On the majority of the dives I have done with DMs, yes, I am sure. On others the DM may have had a different idea in their head, but if a limit is not agreed up front you will quickly lose a customer if you try to change the rules on me mid-stream and I will vociferously demand a refund. The boat rules are what I will follow, not the arbitrary whims of a DM navigator. Most boat diving I have done has been with "water taxis" where you manage your own dives. The boat captain sets the rules

For the record, I do not make a practice of going into deco or of deviating from the agreed dive plan in any meaningful way. It has happened once in > 300 dives - long drift dive mid channel in the St Lawrence where the current was running slower than normal. We chose to stay near the bottom @ ~100 ffw for ease of navigation as we approached the island we would be surfacing next to, and incurred a 5 minute deco. Gas was not an issue, I ended the dive at ~ 1,000 psi on my HP117. My buddy finished with about the same in his HP100. We could have come up at any time. No DM involved.
 
Are you sure?

I served as a DM on such a dive exactly once in my life--filling in for a crew member who got sick and could not attend a dive in Ste. Maarten. I had been a customer with that shop for a week, I had my insurance card with me, and I filled in at the last minute. It was a very well-attended dive--a shark dive for which they were well known. If you would have been on that dive, you would have seen me in the role of a navigator--getting the people to the site of the dive and getting them back to the boat when it was done. That's it.

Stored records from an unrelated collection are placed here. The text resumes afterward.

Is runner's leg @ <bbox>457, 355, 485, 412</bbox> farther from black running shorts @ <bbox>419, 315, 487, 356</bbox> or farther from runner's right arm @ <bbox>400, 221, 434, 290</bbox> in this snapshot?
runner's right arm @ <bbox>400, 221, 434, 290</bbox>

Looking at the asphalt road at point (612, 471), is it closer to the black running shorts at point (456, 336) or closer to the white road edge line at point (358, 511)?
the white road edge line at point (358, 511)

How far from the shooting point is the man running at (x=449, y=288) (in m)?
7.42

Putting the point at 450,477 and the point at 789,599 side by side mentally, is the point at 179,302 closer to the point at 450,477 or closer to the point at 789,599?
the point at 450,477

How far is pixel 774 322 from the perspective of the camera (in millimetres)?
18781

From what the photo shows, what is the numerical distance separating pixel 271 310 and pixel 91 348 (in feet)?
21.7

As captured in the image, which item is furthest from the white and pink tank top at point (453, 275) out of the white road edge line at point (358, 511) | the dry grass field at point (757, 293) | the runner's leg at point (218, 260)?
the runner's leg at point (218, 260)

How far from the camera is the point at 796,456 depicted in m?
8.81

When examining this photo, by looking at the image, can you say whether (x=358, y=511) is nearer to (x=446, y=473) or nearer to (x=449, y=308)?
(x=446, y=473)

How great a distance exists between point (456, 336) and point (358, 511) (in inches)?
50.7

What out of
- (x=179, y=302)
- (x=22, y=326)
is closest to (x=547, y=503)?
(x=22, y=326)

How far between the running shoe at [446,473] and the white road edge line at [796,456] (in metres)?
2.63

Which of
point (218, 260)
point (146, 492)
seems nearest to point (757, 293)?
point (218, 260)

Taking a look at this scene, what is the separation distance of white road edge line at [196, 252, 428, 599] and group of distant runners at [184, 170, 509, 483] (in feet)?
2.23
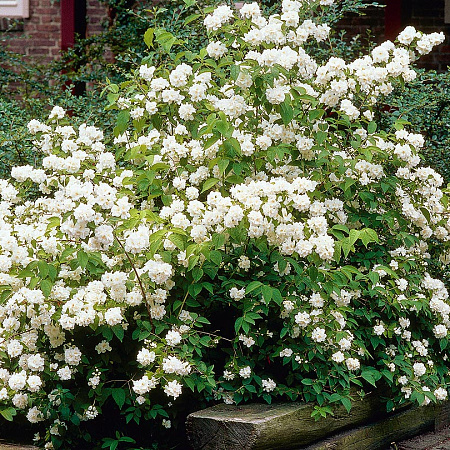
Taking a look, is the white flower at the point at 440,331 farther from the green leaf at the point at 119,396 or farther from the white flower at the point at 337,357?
the green leaf at the point at 119,396

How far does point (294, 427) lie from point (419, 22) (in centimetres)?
685

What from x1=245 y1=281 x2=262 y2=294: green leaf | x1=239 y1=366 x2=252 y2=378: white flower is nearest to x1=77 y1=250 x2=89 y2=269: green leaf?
x1=245 y1=281 x2=262 y2=294: green leaf

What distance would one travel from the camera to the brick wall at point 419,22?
8.89m

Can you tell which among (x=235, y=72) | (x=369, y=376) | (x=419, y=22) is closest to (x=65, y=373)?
(x=369, y=376)

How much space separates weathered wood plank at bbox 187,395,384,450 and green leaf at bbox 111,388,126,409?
258 millimetres

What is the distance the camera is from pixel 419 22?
29.2 ft

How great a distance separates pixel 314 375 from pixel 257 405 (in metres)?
0.33

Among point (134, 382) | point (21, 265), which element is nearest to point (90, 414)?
point (134, 382)

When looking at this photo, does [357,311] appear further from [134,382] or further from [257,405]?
[134,382]

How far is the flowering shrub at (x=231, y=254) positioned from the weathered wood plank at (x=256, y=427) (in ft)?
0.24

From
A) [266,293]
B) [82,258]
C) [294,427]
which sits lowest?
[294,427]

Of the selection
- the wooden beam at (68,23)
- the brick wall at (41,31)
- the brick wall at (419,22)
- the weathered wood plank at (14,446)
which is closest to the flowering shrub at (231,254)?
the weathered wood plank at (14,446)

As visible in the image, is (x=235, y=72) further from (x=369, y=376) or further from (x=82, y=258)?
(x=369, y=376)

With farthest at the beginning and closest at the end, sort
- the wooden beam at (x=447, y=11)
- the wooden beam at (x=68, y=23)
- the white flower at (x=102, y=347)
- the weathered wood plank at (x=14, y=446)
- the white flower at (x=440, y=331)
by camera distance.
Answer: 1. the wooden beam at (x=447, y=11)
2. the wooden beam at (x=68, y=23)
3. the white flower at (x=440, y=331)
4. the weathered wood plank at (x=14, y=446)
5. the white flower at (x=102, y=347)
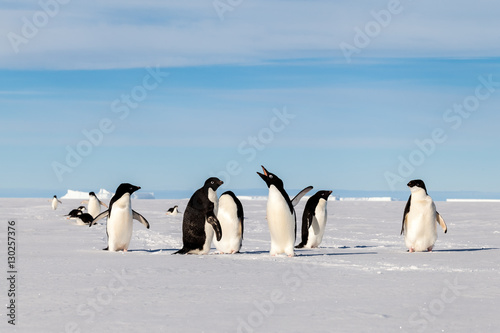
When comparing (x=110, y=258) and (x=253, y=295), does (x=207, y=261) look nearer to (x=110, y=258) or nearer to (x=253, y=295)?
(x=110, y=258)

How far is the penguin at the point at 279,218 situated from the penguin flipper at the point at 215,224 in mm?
629

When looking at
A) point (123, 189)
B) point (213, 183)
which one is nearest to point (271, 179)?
point (213, 183)

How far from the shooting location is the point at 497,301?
5.13 meters

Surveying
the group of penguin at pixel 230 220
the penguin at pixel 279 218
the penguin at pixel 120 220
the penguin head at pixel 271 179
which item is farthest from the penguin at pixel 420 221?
the penguin at pixel 120 220

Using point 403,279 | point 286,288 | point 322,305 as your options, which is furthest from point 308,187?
point 322,305

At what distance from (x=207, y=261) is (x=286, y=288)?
7.61 feet

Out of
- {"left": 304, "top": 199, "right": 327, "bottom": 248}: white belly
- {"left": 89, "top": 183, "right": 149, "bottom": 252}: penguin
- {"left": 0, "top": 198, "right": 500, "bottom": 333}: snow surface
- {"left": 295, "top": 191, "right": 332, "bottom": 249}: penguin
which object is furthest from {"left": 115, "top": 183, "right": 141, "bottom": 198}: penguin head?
{"left": 304, "top": 199, "right": 327, "bottom": 248}: white belly

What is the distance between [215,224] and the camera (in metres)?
8.92

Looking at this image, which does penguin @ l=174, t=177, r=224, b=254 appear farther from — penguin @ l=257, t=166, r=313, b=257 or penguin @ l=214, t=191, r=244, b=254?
penguin @ l=257, t=166, r=313, b=257

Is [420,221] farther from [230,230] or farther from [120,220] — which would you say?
[120,220]

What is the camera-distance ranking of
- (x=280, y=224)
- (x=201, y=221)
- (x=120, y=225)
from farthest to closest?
1. (x=120, y=225)
2. (x=201, y=221)
3. (x=280, y=224)

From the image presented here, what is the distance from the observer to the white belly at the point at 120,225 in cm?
959

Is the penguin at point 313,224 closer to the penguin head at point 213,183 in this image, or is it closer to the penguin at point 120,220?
the penguin head at point 213,183

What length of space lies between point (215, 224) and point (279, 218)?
81cm
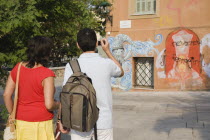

My briefing for what I was to do was very different. On those trips to and from the boat, I was very much to be aware of any divers having any problems, and I was to jump in immediately if I saw any such a sign. I was very much on the alert for that. Nobody had any problems, so all anyone ever saw me do was take care of navigation. If someone had had a problem, they would have seen me in a very different role.
Just to add - being asked to jump in if a problem were to arise is not the same as being in any way responsible for or in control of my decisions. It comes back to the same thing for me - set the rules out up front, and beyond that I will do my dive, not your business.
 
It sounds like this gal is doing what I did when I first started diving - just "going with the pack", assuming that if they're ok (and I'm going where they're going) then I'm ok. My dive buddy (husband) was a great role model for me. When he started to hit the limits on his depth/air/deco he'd just go up a few feet. At first I was impatient and irritated (especially since my air consumption was much better than his - he's caught up with me since). But he was totally right. We are each responsible for ourselves. If the pack is on the bottom watching an octopus and my computer says "no" then I have to skip the octopus. Too bad, so sad. But I get the chance to see it on another day. She needs to own responsibility for herself, and have the courage to act in a way that preserves her safety.
I have on many occasions come up in the water column relative to the rest of the pack due to my management of my NDL and my gas. My safety, my decision, my responsibility.